INSTRUCTIONS TO FOLLOW
Starting with the line that contains "Out of the choices pixel" and going on through the line that contains "121 centimetres", write out the listing lines again with "closer" changed to "nearer" and everything else left as it is.

(Spatial reasoning listing)
=-=-=

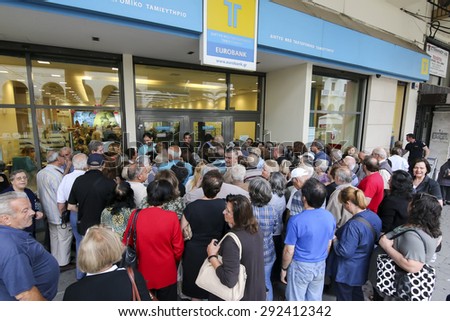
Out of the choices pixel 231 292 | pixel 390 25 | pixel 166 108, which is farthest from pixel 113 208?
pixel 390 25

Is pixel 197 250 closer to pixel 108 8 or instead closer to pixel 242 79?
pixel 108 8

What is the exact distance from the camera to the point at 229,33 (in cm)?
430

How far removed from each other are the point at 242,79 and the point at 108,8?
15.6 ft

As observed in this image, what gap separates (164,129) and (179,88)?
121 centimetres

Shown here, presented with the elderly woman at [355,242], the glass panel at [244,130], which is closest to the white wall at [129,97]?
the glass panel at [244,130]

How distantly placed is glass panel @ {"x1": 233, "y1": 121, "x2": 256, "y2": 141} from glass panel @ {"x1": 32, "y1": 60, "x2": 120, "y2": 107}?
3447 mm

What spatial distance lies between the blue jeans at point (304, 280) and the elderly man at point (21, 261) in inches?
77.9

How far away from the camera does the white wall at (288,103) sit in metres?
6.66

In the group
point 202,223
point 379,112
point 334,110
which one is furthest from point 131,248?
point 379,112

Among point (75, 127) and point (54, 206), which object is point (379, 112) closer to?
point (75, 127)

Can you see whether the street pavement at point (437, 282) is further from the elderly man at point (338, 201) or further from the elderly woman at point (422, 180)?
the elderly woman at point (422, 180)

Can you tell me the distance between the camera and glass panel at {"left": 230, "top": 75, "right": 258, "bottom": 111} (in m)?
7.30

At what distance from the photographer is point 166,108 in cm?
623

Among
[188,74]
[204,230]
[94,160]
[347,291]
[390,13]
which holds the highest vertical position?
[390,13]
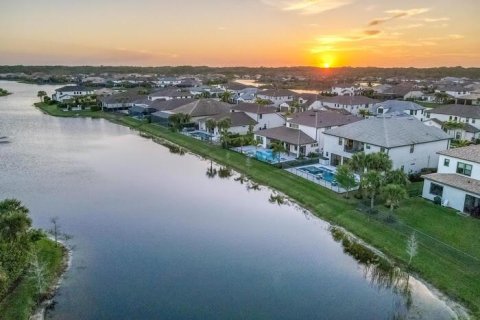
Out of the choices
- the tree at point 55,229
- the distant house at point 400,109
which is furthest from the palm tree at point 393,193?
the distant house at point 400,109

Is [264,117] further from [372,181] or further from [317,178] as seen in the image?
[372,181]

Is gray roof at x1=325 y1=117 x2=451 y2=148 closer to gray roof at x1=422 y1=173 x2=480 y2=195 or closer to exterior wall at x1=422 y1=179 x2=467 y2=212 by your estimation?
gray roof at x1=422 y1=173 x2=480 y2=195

=-=-=

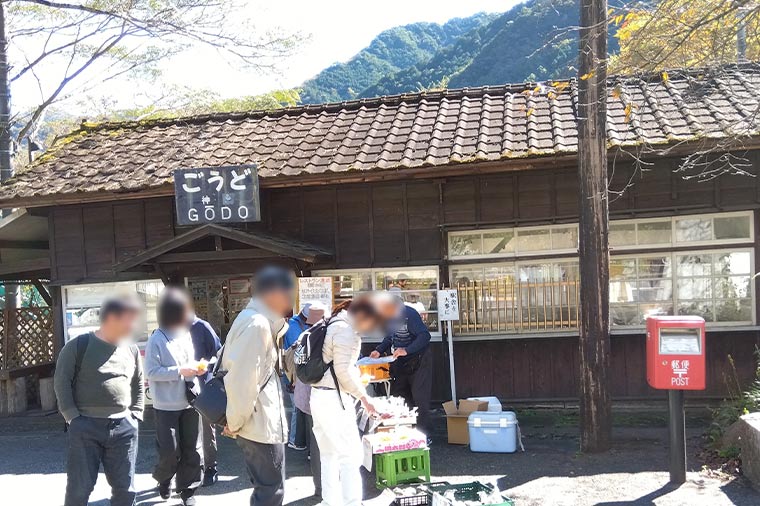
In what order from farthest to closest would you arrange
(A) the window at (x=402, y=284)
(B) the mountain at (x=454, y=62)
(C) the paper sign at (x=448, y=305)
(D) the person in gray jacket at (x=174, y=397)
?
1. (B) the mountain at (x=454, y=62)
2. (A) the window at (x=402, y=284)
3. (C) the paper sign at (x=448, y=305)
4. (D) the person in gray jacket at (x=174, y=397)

=-=-=

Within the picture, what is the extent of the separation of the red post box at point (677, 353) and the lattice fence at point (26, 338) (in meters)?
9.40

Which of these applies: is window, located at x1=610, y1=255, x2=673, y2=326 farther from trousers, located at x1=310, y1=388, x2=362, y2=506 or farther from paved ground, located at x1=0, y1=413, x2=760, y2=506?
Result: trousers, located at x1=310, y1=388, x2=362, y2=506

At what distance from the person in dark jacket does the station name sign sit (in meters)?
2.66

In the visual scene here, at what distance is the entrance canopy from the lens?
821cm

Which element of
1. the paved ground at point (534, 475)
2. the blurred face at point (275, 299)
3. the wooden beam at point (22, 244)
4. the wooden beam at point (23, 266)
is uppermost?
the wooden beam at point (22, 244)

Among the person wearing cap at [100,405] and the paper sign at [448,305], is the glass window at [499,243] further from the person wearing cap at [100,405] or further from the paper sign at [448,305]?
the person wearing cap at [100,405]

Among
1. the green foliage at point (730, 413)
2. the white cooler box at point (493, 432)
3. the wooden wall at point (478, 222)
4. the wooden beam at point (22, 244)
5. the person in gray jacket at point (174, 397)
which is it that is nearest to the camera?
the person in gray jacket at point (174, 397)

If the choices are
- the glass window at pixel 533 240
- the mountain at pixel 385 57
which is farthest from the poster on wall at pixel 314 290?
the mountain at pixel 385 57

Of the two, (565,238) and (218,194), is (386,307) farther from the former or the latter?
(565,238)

=-=-=

RESPONSE
Out of the choices pixel 231 292 | pixel 390 25 | pixel 166 108, which is farthest from pixel 113 208?
pixel 390 25

Is pixel 197 250 nearer to pixel 108 8 or instead nearer to pixel 242 79?
pixel 108 8

What is the exact distance from the camera to the point at 229,33 (in cm)?
430

How far removed from each other are the point at 242,79 and the point at 108,8?
15.6 ft

As observed in this image, what gap separates (164,129) and (179,88)?
121 centimetres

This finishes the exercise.